● **TRY IT**:
For every record that follows, transcribe the text exactly and leave any image out.

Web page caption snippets
* * * * *

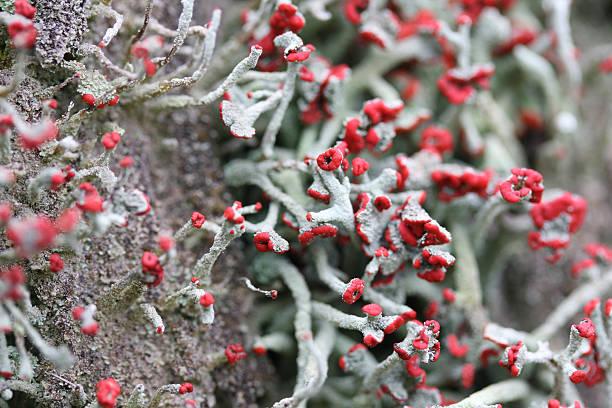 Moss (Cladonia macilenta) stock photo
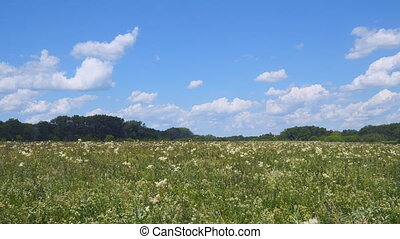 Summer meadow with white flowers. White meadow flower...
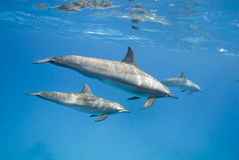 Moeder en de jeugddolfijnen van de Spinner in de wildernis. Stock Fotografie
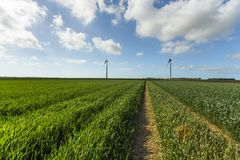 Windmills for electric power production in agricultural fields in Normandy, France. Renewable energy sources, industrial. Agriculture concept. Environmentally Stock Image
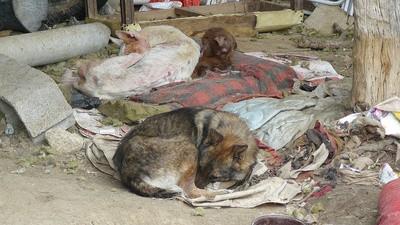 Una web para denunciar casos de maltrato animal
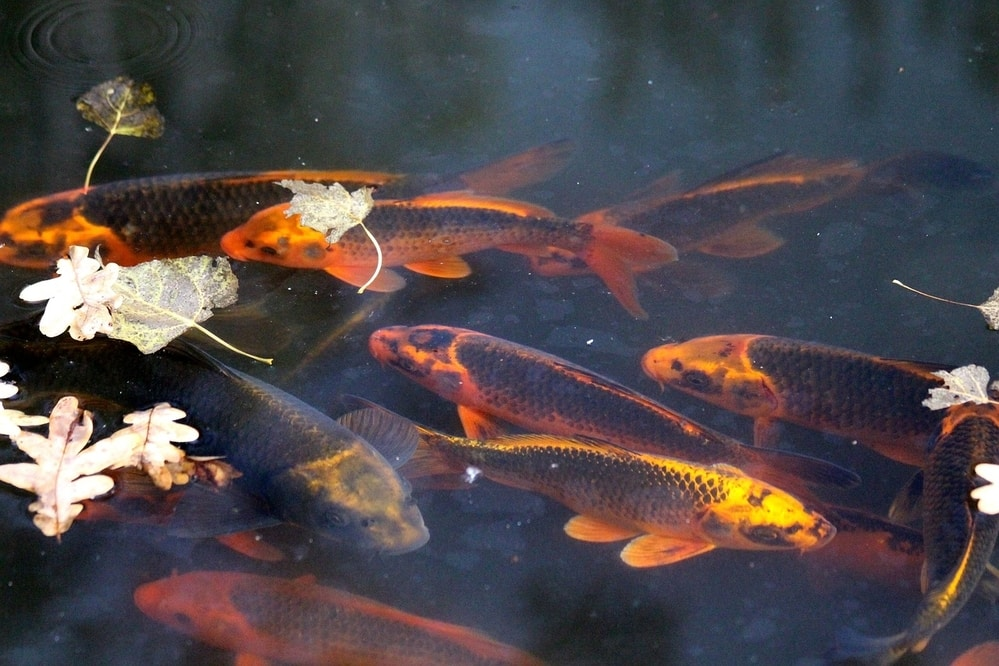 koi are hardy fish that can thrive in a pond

* * * * *

● **SOLVED EXERCISE**:
 Moss (Cladonia macilenta) stock photo
 Summer meadow with white flowers. White meadow flower...
 Moeder en de jeugddolfijnen van de Spinner in de wildernis. Stock Fotografie
 Windmills for electric power production in agricultural fields in Normandy, France. Renewable energy sources, industrial. Agriculture concept. Environmentally Stock Image
 Una web para denunciar casos de maltrato animal
 koi are hardy fish that can thrive in a pond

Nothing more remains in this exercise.